▸ **WHAT YOU WILL DO**
Answer from the receivership passage below:
1. In which court was the bill filed in November 1886?
2. On what date was Benjamin Wilson appointed receiver of the company?
3. What did the subsequent order permit the receiver to do?

▸ **QUOTED PASSAGE**
------------------------------------
In November, 1886, Moses H. Katzenberger and others, holders of a majority of the bonds, filed a bill in the district court of the United States for the northern district of Mississippi to enforce a sale of the property and franchises covered by the trust-deed, and praying for a receiver pending the proceedings. Subsequently the bill was amended, and on December 16, 1886, Benjamin Wilson, the defendant and appellee in this case, was appointed receiver of the company. Having duly qualified, the receiver took charge of the road, and began to operate the same under the orders of the court, using the rolling stock under an arrangement for that purpose. The same day the receiver was appointed, an order was made that the receiver continue any existing contract for the purchase or use of the rolling stock then used on said road until, for sufficient cause shown, such contract should be annulled. A subsequent order permitted him to 'make any change in the contract heretofore existing' in relation to the rolling stock.
------------------------------------
▸ **MATERIAL SHOWN**

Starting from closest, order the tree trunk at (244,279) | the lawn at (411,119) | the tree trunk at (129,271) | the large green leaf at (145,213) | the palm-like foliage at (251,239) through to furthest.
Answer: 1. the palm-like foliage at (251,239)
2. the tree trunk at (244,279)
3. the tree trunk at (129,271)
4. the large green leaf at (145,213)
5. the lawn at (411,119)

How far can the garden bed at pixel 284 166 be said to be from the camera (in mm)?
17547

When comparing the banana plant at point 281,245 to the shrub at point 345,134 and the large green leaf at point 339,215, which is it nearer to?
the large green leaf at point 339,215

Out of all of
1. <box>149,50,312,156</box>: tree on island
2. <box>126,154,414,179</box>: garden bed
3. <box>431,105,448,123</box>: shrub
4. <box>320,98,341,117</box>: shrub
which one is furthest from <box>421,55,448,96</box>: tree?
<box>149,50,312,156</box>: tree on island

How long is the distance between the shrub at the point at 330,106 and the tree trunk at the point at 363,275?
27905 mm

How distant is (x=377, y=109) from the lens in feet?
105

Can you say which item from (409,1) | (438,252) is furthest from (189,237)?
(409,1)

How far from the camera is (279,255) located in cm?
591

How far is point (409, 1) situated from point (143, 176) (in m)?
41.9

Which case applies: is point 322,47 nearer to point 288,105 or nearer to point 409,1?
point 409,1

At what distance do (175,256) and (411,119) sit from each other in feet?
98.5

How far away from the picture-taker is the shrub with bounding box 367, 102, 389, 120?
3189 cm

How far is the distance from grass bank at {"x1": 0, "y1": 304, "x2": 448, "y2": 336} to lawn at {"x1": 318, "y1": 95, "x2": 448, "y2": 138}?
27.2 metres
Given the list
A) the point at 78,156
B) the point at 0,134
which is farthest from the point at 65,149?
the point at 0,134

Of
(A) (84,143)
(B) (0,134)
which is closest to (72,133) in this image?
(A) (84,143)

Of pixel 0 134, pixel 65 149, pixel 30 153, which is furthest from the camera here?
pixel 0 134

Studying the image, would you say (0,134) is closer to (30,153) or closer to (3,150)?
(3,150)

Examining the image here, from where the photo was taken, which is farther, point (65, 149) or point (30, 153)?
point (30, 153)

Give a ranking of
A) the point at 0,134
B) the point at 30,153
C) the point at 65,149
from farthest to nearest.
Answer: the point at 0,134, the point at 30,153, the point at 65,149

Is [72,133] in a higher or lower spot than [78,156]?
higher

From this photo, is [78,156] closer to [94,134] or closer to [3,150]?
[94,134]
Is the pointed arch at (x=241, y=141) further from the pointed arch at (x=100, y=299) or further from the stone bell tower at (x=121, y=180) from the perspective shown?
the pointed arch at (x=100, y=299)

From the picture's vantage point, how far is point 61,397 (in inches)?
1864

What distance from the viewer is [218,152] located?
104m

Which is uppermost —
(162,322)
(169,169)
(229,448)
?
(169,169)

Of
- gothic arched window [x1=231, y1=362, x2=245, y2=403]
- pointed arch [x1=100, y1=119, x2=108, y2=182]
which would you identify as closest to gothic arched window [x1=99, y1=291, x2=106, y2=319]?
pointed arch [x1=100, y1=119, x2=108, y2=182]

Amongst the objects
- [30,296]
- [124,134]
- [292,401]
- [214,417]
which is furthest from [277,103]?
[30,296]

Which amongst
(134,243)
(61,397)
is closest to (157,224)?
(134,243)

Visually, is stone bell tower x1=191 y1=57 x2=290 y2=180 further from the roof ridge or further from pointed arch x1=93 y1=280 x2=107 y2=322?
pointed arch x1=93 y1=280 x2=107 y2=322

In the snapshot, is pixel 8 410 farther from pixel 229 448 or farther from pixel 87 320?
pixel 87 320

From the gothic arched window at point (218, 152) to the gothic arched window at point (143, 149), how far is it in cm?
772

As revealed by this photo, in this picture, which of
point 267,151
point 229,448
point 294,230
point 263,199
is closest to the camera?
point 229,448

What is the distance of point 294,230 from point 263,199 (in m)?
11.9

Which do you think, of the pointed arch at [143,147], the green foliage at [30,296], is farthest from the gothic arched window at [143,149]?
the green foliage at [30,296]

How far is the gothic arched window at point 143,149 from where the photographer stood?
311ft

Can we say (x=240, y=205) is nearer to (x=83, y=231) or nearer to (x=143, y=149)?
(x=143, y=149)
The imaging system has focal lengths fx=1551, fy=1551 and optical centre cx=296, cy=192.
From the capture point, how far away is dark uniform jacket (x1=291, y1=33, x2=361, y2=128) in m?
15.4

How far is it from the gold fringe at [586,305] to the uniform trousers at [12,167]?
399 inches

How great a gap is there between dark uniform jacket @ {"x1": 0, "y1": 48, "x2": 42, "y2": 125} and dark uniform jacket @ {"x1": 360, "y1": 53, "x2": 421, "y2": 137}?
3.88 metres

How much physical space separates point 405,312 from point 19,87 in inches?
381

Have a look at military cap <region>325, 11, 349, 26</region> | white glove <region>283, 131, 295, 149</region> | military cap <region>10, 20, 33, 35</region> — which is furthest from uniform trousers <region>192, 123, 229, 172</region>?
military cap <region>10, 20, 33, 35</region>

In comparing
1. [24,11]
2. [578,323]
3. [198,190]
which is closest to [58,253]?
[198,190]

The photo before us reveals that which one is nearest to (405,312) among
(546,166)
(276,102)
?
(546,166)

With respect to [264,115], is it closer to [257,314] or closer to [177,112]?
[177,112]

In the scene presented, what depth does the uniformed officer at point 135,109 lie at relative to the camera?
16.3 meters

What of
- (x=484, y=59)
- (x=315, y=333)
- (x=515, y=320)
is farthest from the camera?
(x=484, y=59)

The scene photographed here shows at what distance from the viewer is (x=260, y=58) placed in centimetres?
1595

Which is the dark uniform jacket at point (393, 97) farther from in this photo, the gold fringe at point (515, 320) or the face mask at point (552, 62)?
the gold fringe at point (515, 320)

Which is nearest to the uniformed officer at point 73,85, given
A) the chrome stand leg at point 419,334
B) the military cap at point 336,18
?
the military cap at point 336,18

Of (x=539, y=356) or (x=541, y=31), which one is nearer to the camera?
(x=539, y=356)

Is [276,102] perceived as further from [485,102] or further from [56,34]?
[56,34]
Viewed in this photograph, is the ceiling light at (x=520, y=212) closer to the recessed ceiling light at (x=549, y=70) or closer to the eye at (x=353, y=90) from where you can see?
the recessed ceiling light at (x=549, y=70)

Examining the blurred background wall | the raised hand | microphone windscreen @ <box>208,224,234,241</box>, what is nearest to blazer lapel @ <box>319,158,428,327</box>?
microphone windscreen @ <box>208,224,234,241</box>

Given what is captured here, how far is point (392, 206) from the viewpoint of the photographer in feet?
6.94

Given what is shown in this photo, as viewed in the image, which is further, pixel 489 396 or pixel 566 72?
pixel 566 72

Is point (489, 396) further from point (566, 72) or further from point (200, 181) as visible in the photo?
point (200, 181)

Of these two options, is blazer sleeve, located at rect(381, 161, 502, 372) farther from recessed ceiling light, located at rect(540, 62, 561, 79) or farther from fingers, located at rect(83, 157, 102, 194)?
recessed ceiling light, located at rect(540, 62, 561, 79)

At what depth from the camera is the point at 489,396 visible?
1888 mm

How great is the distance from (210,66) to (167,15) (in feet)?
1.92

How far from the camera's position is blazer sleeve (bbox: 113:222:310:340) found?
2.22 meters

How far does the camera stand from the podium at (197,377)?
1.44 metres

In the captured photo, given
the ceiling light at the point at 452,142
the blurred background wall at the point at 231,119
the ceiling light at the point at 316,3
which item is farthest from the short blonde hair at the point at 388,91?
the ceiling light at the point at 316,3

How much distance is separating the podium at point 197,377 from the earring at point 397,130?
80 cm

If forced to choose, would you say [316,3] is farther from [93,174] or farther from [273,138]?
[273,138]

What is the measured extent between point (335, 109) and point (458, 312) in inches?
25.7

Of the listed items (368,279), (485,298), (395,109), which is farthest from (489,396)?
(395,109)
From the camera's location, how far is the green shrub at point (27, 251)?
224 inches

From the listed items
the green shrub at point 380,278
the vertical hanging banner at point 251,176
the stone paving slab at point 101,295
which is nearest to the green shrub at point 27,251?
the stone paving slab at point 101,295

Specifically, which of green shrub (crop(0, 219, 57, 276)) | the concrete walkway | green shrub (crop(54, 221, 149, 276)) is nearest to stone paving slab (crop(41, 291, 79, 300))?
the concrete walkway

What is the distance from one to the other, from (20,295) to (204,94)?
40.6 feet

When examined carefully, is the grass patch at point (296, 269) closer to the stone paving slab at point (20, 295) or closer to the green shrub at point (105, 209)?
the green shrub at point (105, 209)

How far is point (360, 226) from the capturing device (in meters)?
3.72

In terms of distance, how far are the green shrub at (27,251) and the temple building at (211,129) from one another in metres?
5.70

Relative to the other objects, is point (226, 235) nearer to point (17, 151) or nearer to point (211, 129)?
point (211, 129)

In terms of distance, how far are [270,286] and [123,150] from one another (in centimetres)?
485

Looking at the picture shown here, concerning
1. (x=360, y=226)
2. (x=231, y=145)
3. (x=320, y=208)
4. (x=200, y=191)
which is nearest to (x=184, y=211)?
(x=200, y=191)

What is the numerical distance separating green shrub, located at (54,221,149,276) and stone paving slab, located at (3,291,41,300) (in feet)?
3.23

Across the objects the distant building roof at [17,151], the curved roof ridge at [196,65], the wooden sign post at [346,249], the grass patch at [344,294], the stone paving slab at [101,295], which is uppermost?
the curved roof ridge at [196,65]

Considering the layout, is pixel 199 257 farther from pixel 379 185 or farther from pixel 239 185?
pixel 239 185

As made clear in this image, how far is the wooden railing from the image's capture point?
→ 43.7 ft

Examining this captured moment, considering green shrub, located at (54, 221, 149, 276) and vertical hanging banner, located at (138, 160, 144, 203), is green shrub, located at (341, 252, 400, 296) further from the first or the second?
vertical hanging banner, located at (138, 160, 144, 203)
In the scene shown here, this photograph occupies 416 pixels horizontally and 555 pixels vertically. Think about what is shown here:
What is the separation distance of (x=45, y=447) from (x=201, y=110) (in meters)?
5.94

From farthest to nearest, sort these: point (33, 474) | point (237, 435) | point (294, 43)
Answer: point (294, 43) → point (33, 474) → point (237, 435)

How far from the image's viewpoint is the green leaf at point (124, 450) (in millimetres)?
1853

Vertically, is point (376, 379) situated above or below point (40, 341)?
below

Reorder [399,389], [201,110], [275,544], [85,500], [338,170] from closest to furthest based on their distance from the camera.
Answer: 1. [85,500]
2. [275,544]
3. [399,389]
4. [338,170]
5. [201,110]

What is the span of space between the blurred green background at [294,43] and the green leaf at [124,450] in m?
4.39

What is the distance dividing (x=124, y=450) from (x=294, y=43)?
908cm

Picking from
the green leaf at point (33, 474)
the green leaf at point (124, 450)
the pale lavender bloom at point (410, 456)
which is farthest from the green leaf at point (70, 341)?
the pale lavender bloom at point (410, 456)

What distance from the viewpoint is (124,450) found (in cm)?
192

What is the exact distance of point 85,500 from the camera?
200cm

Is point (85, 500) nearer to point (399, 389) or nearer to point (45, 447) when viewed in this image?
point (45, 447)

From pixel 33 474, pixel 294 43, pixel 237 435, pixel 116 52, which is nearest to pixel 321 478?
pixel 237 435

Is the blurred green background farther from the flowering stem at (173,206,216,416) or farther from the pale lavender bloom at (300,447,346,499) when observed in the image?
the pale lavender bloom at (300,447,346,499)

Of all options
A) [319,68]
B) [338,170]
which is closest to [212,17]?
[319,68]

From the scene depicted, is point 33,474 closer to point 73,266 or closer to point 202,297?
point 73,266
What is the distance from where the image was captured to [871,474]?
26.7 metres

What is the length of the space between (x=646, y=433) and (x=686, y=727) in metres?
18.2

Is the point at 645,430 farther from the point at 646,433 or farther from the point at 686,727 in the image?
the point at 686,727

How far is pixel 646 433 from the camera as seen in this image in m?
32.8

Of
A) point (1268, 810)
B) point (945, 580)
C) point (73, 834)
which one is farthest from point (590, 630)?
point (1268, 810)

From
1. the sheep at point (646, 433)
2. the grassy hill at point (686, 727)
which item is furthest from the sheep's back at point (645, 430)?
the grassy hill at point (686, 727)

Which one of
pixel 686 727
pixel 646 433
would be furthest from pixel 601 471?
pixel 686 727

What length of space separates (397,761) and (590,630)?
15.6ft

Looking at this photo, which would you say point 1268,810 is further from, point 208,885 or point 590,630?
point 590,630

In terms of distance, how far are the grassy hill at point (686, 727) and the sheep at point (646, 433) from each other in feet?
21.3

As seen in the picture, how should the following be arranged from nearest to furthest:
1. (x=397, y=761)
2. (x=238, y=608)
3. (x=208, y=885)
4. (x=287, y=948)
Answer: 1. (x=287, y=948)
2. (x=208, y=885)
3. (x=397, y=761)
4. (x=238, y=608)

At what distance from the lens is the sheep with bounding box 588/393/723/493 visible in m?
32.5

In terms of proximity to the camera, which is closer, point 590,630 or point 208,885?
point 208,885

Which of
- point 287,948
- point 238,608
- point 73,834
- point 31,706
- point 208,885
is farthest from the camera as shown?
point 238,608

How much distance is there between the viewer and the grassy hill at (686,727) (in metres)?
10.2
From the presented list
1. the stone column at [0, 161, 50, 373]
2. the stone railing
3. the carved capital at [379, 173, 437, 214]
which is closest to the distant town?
------------------------------------
▸ **RESPONSE**
1. The district court of the United States for the northern district of Mississippi.
2. December 16, 1886.
3. To make any change in the contract heretofore existing in relation to the rolling stock.